Nasza Loteria NaM - pasek na kartach artykułów

Ks. Stefan Nowok odchodzi na emeryturę. Parafia św. Jadwigi żegna budowniczego

Jolanta Pierończyk
Ks. Stefan Nowok, budowniczy kościoła św. Jadwigi w Tychach, odchodzi na emeryturę
Ks. Stefan Nowok, budowniczy kościoła św. Jadwigi w Tychach, odchodzi na emeryturę Jolanta Pierończyk
Ks. Stefan Nowok odchodzi. W niedzielę, 7 sierpnia, o godz. 11 parafia św. Jadwigi w Tychach pożegna swojego budowniczego i proboszcza, ks. Stefana Nowoka, który odchodzi na emeryturę w 42. roku kapłaństwa i 30. roku rozpoczęcia budowy kościoła.

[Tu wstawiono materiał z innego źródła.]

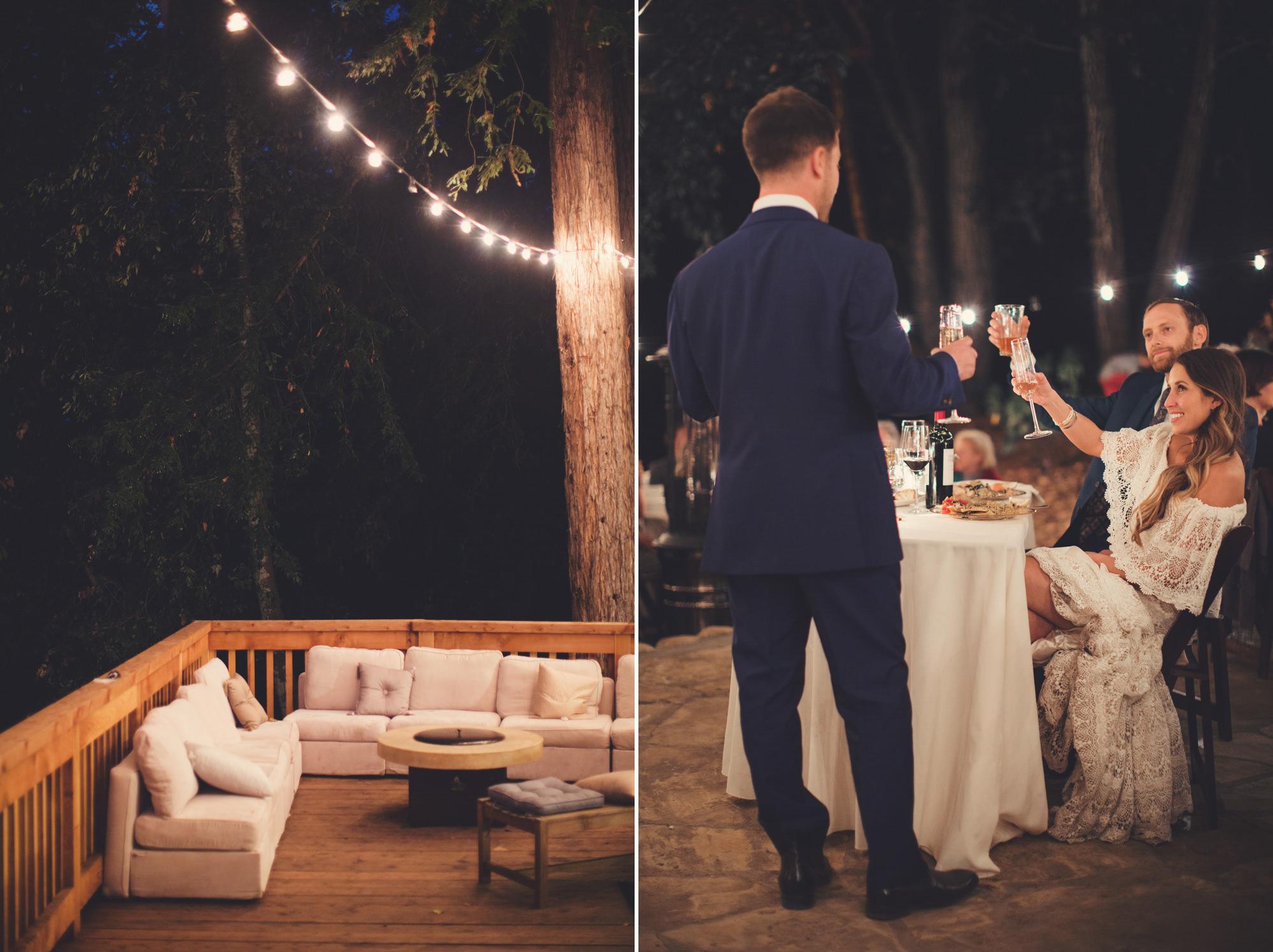 Sequoia Retreat Center Wedding@Anne-Claire Brun 212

Ks. Stefan Nowok odchodzi. Do Tychów ks. Stefan Nowok przyszedł z Rybnika, gdzie dał się poznać jako świetny organizator pielgrzymki. Kształt, jaki rybnicka pielgrzymka zachowała do dziś, jest dziełem właśnie ks. Nowoka. Hasło pielgrzymki, jej hymn, grupy pielgrzymkowe – tego wcześniej nie było, to wprowadził ks. Nowok.
Po trzech latach pracy w Rybniku trafił do tyskiej parafii św. Marii Magdaleny, którą naówczas kierował ks. prałat Eugeniusz Świerzy. Został duszpasterzem akademickim, ale i organizatorem tyskiej pielgrzymki pieszej na Jasną Górę.

- Do tej pory pielgrzymi tyscy szli do Częstochowy z Piekar. W 1984 r. po raz pierwszy ruszyliśmy z Tychów i odtąd, pod szyldem Tyska Pielgrzymka Piesza na Jasną Górę, zaczęliśmy te pielgrzymki liczyć. Do śmierci ks. prałata Świerzego spod kościoła św. Marii Magdaleny wychodziliśmy w asyście księży tej parafii z nim samym na czele, którzy towarzyszyli nam do Mąkołowca – wspomina ks. Stefan Nowok.

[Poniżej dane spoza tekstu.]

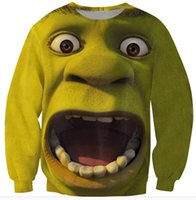 Wholesale Shrek Clothes - Monster mouth Harajuku fashion 2015 men women's 3D sweatshirt print cartoon Shrek crewneck funny pullover hoodie clothing tops
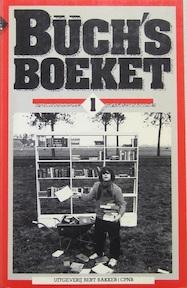 Büch's boeket 1 - Boudewijn Büch (ISBN 9789035103108)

Każda pielgrzymka miała temat, hasło, piosenkę, chustę. A wejście na Jasną Górę odbywało się w strojach ludowych. Księdzu zależało na promocji Śląska. - Powiedziałem sobie, że będę te pielgrzymki prowadził dopóty, dopóki będę w stanie sam w nich uczestniczyć. Szczęśliwie się złożyło, że mogłem je prowadzić do emerytury. W tym roku zrezygnowaliśmy ze względu na Światowe Dni Młodzieży. Tyskie pielgrzymki piesze były 33. Ja osobiście szedłem w 32, a prowadziłem – 30, trzy razy prowadzącym był ks. Zygmunt Klim – mówi ks. Nowok.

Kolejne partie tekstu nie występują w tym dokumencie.